An expatriate living in Europe is one of the worst things a Canadian can be. We seem all too willing to vaunt any author, journalist or other creative-intellectual type who makes it in the USA, despite our generalized low-level contempt for those same United States. In a way, it makes sense. Success in America – which is bigger, and so more competitive, and so more difficult – validates the nose-to-the-grindstone Protestant work ethic that we all like to pretend we're not psychotically beholden to. It corrects for a mistake of colonization, undoes the shame of having won our sorta-Independence through diligent legislation and not bloody revolution, the quiet humiliation of even being Canadian at all. But slumming it Europe? Among the idle? The French? Like the French French? No way. No way, bud.

Gallant has no particular use for Canada, and vice versa. Her first books of stories were only made available stateside, thanks in part to the author making no effort to court a Canadian publisher. There's something unique in her voice that feels entirely un-Canadian. It's her permeating sense of irony that proceeds from an almost molecular level. And its her withering ridicule of many of her characters. This is almost always a definite no-no. Authors must always like their characters. How else are we to know that they are nice, amicable, totally easy-going and kind-hearted souls just like us? Eh?

All this scorn and irony and contempt, this un-Canadianness, this unlikeability, is exactly what makes Gallant likeable. I talked about that tension between compassion and derision a couple of weeks back, looking at the work of Michel Tremblay. Gallant strikes a similar tone. Her humour is meaner. But it's also very funny and very sad, often showing how humour (even in the form of penetrating contempt) finds a home in sorrow and melancholy. This is honest. This is "like-lifeness."

Gallant's biting humour comes to bear most fully on her Montreal stories, the best of which were collected in a 2004 edition edited by Russell Banks, titled – what else? – Montreal Stories. They orbit around Montreal, and reflect Gallant's expat sensibility. It's "wet, dark, stormy," worlds away from more contemporary estimations that regard it as "European" because some streets have cobblestones and you can drink an hour later than you can in Toronto (or, as of late, four hours later, provided you're game for drinking on some of the city's lousiest streets).

In one story, Gallant describes a small Quebec town in a way that can't help but pass for an estimation of Canada writ large: "There was no core to the place except a huddle of stores around the French church." Elsewhere, characters are either drawn back to Montreal or called away – as in The End of the World, which sees its narrator reluctantly pitched across the pond to France to reconcile with his estranged, and dying, dad. Through the eyes of her narrator, Gallant views rural France not as kindly or quaint, but a berg of backwater suspiciousness, where nurses resort to sterilizing water in saucepans.

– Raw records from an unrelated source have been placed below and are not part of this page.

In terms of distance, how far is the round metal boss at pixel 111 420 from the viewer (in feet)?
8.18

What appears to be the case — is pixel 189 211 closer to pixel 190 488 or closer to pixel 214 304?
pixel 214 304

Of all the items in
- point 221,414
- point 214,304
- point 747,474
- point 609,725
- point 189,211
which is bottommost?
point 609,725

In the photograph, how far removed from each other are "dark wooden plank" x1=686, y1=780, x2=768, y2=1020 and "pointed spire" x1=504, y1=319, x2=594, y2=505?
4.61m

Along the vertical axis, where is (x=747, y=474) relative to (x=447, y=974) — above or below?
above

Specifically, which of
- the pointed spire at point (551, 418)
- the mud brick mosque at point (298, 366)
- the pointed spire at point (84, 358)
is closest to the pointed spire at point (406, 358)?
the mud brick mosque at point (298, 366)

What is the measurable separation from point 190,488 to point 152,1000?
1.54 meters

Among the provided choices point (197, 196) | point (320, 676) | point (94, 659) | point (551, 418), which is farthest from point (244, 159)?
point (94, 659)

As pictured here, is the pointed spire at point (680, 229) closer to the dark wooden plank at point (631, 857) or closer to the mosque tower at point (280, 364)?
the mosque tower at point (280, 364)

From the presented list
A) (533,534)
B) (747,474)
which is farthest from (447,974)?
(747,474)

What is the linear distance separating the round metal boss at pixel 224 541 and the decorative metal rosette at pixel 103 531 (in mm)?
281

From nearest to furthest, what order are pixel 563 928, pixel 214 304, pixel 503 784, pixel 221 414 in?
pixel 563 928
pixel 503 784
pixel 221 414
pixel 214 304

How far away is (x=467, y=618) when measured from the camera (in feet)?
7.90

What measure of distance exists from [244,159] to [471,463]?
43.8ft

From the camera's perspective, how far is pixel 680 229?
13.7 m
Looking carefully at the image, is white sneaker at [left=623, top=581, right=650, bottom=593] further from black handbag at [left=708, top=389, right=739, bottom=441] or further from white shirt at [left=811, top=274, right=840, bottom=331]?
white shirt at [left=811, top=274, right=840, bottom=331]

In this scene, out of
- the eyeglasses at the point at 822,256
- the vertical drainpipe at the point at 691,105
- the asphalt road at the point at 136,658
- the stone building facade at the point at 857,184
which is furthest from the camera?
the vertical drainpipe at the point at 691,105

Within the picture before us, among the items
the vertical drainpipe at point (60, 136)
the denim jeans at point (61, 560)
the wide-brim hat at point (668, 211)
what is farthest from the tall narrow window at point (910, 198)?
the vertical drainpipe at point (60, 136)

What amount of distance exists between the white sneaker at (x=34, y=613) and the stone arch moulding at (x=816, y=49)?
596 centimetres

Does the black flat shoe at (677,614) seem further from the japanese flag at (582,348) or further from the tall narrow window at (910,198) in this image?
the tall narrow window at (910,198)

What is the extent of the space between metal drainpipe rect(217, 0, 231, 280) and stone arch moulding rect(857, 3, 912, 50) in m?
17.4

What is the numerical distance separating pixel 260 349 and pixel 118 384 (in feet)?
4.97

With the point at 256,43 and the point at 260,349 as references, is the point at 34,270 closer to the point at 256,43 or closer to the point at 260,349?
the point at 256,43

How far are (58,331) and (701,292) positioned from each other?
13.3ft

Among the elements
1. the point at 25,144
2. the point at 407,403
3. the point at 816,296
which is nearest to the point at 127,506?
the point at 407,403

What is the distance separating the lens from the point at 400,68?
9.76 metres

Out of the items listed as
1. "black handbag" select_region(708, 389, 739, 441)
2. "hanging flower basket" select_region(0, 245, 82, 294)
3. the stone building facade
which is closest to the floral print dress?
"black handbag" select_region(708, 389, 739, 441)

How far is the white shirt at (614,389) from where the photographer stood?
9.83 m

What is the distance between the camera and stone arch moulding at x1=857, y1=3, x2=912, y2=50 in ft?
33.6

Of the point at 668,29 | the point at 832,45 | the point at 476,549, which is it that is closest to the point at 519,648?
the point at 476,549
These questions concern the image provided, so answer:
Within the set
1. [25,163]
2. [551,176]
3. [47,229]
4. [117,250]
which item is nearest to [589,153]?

Gallant's humour is most pointed in passages where she engages with Canada directly. In Between Zero and One, she calls out mid-century Canadian broadcasting as "flatly optimistic, read out in the detached nasal voices de rigueur for the CBC." If there's one turn of phrase that defines her contempt for Canada, it'd be "flatly optimistic." Can you think of two words that better describe Peter Mansbridge's assured, cocky, technical smile? (You can't. It's not a dare.)

Gallant is funny not only because she chucks out lines like this like it's no big deal, but because in doing so, she proves herself totally bored by the issues of Canadian identity that our literature is so obsessed with. She's Canadian by birth only. And if push came to shove, I bet a lot of us would have to say the same.